To cross-reference, this "change in behavior" of zipped streams, is the same issue at the root of bug 361628.
Comment 17 David Williams CLA 2013-06-17 14:51:59 EDT
For what its worth, I found "bigger" differences in one of our Eclipse bundles, that is built by Tycho and opened bug 410948 to discuss the differences found. 

The javax.el bundle that Martin analyzed is from PDE build in Orbit, and is essentially untouched by Tycho (and Eclipse) buidl, so there I think the "language bit" is due to the different version of Java used ... but ... the "Tycho produced" jar seems to have more differences, so thought it deserved separate discussion. Note, the differences are still only in the "zip metadata" ... if unzipped, the results are indeed identical ... but as Martin said, ideally we would have binary identical jars too.
Comment 18 Eclipse Genie CLA 2015-06-08 01:22:41 EDT
This bug hasn't had any activity in quite some time. Maybe the problem got resolved, was a duplicate of something else, or became less pressing for some reason - or maybe it's still relevant but just hasn't been looked at yet.
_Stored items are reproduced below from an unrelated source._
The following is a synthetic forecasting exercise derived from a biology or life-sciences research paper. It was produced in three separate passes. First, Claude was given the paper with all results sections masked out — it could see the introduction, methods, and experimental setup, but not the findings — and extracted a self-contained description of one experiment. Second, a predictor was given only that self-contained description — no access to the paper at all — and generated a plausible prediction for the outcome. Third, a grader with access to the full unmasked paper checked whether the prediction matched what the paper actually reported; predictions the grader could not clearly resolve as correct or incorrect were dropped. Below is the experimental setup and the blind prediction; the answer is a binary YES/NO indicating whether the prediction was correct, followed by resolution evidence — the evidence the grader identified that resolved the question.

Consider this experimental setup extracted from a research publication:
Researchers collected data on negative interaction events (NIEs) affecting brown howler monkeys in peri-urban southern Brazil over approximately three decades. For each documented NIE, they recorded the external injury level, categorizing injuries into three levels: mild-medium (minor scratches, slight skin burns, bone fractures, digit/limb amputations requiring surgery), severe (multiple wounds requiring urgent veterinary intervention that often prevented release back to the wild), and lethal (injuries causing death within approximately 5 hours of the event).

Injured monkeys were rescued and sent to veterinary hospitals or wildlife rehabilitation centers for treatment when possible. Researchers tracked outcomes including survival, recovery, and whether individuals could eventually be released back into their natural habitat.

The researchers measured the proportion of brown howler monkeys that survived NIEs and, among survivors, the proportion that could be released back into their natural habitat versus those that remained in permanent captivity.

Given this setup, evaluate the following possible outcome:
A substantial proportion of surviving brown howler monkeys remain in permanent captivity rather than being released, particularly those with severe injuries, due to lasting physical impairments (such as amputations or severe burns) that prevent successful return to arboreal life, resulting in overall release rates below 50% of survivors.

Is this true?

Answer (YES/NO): YES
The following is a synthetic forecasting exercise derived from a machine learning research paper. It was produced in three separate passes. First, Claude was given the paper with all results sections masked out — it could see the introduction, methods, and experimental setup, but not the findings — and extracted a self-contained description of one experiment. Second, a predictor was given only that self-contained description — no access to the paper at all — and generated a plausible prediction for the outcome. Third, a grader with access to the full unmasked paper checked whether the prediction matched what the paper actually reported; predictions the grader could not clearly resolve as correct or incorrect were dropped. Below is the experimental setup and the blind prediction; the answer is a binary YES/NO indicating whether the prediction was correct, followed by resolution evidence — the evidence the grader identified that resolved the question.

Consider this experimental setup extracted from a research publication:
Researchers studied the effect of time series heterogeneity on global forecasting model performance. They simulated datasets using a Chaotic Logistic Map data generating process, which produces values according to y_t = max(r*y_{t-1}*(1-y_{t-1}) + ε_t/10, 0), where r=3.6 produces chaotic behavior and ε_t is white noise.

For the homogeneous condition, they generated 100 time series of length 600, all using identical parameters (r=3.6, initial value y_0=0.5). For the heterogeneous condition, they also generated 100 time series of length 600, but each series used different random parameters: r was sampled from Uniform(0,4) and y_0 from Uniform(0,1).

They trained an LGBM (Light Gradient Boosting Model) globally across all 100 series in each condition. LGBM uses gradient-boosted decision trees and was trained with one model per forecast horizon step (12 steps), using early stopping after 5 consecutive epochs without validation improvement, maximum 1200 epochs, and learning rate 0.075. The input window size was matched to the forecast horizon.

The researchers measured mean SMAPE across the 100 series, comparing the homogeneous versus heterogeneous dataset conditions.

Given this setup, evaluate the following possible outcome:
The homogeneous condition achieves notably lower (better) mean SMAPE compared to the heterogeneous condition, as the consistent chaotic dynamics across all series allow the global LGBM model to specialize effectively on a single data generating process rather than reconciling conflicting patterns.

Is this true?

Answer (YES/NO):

If you have further information on the current state of the bug, please add it. The information can be, for example, that the problem still occurs, that you still want the feature, that more information is needed, or that the bug is (for whatever reason) no longer relevant.

--
The automated Eclipse Genie.
Comment 19 David Williams CLA 2015-06-08 08:26:07 EDT
Marking as "worksforme" to signify the diff's found are "not a bug" ... but limitations of "diff" and varieties compression tools and formats.